Listen to “Life Without Plastic. Is it Possible?“.
From polluting oceans and harming wildlife, to filling up landfills for decades without decomposing, plastic is having devastating short term and long term effects on our planet.
Plastic was considered a wonder material when it was first created. It was cheap and brilliantly robust – so robust that it’s virtually non-degradable. Every piece of plastic ever produced is still here on the planet, causing untold harm to both the natural world and human society.
Societies have become so increasingly dependent on plastic products, that making the shift to living with less plastic, or even living plastic-free, will be a challenge.
We contribute an estimated 12m tonnes of plastic entering our oceans every year. The damage this is doing to marine life will be irreversible if we don’t find a way to stop.
Plastic straws are one of the most dangerous problems posed to marine life. The National Geographic calls them “one of the most insidious polluters” and yet Americans use over 500 million straws a day.
The European Parliament has approved a ban on single-use plastics such as straws, plates, cutlery and cotton-swab sticks in Europe by 2021, joining a global shift as environmentalists emphasise the urgency of halting the use of materials that are detrimental to the planet.
The states of Hawaii and North Carolina have banned plastic bags, and states in Australia and India have done the same.
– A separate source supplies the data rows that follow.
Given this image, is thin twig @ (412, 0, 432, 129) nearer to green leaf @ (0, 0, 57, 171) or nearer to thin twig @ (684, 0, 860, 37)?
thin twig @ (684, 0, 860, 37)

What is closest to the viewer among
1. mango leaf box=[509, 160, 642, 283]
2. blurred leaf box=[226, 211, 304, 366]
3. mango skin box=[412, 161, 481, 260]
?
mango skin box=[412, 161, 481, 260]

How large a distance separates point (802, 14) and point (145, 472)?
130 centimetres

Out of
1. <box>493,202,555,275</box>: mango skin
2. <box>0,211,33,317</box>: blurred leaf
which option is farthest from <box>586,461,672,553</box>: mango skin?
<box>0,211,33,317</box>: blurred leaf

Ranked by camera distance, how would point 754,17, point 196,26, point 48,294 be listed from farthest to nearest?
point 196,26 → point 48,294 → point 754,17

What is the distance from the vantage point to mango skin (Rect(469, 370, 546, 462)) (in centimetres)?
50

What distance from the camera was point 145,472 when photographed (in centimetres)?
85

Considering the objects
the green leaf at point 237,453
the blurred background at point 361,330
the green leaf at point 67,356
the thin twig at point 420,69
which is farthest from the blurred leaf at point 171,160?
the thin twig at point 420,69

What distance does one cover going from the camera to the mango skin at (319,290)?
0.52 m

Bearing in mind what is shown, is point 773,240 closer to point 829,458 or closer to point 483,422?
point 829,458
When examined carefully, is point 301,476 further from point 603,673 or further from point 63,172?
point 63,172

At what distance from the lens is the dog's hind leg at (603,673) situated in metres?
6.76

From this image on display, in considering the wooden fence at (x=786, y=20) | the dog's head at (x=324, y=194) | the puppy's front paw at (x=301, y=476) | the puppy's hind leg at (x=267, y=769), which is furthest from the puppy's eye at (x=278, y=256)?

Italy, China, Bangladesh, many countries in Africa including Rwanda, Kenya, the Congo, and South Africa have banned disposable plastic bags.
How to reduce plastic pollution in your daily life
1. Choose reusables
Replace plastic grocery bags with reusable cloth bags or single-use paper bags
Bring a reusable coffee mug or travel cup if you buy takeaway coffee
Shop at farmers’ markets where you can use your own containers
Use refillable lighters or matches
2. Find alternatives
If you do need to purchase single-use items, pay attention to the materials they’re made of. This also goes for packaging, which accounts for a substantial portion of plastic waste. You can buy laundry detergent in a cardboard box, for example, rather than a plastic container.
3. Recycle more
Before buying items made of plastic or that use plastic packaging, check to see whether it’s recyclable. Today, many kinds of plastics are. However, check the rules in your local area to find out what you can and can’t recycle.
Reduce, reuse, recycle.
Reduce the number of things you buy.
Reuse the things you buy
Recycle the stuff you don’t need either in a recycling bin or the compost.